Letting $b_{12} = |b_{12}| e^{i \theta_{12}}$, then the choice of unit vectors would be $e_1 = \begin{bmatrix} e^{i \theta_{12}} \\ 0 \end{bmatrix}$ and $e_2 = \begin{bmatrix} |b_{12}| \\ \sqrt{1 - |b_{12}|^2} \end{bmatrix}$, both of which are obviously unit-vectors. Computing the inner-products, we arrive at $\langle e_1 , e_2 \rangle = |b_{12}| e^{i \theta_{12}} = b_{12}$ and $\langle e_2, e_1 \rangle = \overline{\langle e_1 , e_2 \rangle} = \overline{b_{12}}$, which finishes the proof in the 2x2 case.

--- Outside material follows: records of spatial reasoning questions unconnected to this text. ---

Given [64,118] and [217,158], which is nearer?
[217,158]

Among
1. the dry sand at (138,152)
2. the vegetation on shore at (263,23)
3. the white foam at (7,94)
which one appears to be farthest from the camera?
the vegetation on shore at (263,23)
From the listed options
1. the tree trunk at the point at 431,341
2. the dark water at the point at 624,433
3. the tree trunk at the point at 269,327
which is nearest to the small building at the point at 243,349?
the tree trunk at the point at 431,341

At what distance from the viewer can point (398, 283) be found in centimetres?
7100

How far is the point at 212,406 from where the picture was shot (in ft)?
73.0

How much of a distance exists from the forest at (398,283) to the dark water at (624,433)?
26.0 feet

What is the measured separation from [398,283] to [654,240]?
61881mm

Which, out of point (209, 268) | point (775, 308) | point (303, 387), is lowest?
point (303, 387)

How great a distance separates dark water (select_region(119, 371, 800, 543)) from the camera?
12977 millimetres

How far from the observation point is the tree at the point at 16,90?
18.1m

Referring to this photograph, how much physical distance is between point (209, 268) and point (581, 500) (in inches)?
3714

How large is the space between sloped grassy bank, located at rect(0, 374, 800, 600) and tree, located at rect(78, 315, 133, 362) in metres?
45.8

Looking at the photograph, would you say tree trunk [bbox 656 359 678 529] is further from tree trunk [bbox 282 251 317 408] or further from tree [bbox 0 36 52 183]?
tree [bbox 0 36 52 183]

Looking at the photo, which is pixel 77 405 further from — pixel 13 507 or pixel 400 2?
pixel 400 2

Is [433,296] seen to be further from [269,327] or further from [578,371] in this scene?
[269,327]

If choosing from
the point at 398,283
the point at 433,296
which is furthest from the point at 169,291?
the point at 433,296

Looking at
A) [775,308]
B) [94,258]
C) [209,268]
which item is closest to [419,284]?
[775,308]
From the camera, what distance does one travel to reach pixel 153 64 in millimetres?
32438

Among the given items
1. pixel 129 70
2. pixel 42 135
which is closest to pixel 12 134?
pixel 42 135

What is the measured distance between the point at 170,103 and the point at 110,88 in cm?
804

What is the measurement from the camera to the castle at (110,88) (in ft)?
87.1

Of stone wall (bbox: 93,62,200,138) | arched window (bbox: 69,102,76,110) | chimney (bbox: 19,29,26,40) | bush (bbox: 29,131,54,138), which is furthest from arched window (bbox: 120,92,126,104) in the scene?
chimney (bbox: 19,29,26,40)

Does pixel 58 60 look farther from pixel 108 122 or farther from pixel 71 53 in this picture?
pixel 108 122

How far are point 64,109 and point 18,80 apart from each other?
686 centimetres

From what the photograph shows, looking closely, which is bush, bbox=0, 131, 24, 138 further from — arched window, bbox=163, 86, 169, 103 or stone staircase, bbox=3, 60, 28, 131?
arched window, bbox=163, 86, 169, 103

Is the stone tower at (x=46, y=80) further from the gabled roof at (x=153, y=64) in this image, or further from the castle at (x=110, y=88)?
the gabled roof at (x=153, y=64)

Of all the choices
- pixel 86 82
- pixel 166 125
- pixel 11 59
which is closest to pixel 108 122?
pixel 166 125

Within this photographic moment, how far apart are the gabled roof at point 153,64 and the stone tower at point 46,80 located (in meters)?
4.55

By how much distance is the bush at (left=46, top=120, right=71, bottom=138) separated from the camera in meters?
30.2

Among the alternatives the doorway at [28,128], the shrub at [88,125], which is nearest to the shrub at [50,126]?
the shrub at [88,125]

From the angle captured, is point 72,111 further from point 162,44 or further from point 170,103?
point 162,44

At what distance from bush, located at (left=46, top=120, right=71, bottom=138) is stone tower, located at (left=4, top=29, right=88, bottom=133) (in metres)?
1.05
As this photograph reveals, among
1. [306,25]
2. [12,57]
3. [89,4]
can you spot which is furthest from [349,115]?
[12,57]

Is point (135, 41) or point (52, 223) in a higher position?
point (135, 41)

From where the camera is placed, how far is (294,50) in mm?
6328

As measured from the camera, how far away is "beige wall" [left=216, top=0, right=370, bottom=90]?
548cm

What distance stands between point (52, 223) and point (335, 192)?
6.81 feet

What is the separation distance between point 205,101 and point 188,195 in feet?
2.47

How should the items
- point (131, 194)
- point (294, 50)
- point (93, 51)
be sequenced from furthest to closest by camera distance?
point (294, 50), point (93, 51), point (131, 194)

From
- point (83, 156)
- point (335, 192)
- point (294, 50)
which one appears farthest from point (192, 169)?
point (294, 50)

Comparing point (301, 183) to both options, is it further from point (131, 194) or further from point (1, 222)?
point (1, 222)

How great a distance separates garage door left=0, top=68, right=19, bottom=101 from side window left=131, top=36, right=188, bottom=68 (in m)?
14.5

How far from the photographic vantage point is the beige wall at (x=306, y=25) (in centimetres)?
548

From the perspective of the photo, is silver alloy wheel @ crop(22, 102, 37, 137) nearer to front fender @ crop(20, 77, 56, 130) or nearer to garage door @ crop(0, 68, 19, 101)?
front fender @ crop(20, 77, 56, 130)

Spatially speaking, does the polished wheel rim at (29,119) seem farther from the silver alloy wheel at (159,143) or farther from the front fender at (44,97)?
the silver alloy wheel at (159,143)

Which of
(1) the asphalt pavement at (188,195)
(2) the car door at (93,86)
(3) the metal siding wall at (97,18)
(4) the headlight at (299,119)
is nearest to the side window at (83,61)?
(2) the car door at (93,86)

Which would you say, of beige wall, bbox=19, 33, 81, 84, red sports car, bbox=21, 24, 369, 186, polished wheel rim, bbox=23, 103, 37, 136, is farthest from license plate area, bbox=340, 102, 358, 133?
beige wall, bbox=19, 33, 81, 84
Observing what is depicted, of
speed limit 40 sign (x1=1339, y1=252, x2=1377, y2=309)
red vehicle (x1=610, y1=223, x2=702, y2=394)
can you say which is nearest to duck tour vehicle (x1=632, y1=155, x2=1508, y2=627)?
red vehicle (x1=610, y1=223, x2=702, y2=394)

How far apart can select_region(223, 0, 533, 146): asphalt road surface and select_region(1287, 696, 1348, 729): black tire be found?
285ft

However, things in the 3x3 become particularly unilluminating, without there being any seemingly natural choice that would help in the nxn case. So, in the 3x3 case, we need to find $e_1$, $e_2$, and $e_3$ such that $\langle e_1, e_2 \rangle = b_{12}$, $\langle e_1, e_3 \rangle = b_{13}$, etc. Because unitary matrices preserve the inner product, I know I can choose a unitary $U$ which will rotate all the unit vectors; in particular, I can rotate $e_1$ so that it becomes $\begin{bmatrix} 1 \\ 0 \\ 0 \end{bmatrix}$, which simplify things by reducing the number of variables. Now, let

$e_2 = \begin{bmatrix} z_1 \\ z_2 \\ z_3 \\ \end{bmatrix}$

$e_3 = \begin{bmatrix} z_4 \\ z_5 \\ z_6 \end{bmatrix}$,

demanding that $||e_2|| = 1$ and $||e_3|| = 1$ be true. So, we want to find $z_1,...,z_5$ such that

$\langle e_1 , e_2 \rangle = b_{12} \implies z_1 = b_{12}$

$\langle e_1, e_3 \rangle = b_{13} \implies z_4 = b_{13}$

$\langle e_2 , e_3 \rangle = b_{23} \implies \overline{z_4} z_1 + \overline{z_5} z_2 + \overline{z_6} z_3 = b_{23}$ or upon substitution $\overline{b_{13}} b_{12} + \overline{z_5} z_2 + \overline{z_6} z_3 = b_{23}$As one can easily perceive, this is a hideous mess, and will only grow more hideous with larger dimensions. My question is, is there some clever trick or elegant theorem I could be employing? If so, would you mind providing some hints? The only clever trick I could come up with was the rotation with $U$.

 

[micromass]

Consider the inner product $\mathbf{x}B\mathbf{y}^T$.

 

[Bashyboy]

Where x and y are just any vectors in $\mathbb{C}^n$? Why are you taking the transpose of $y$? The inner-product I am using is $\langle x,y \rangle := y^* x$.

 

[Bashyboy]

If anyone else has any suggestions, I would appreciate them being shared.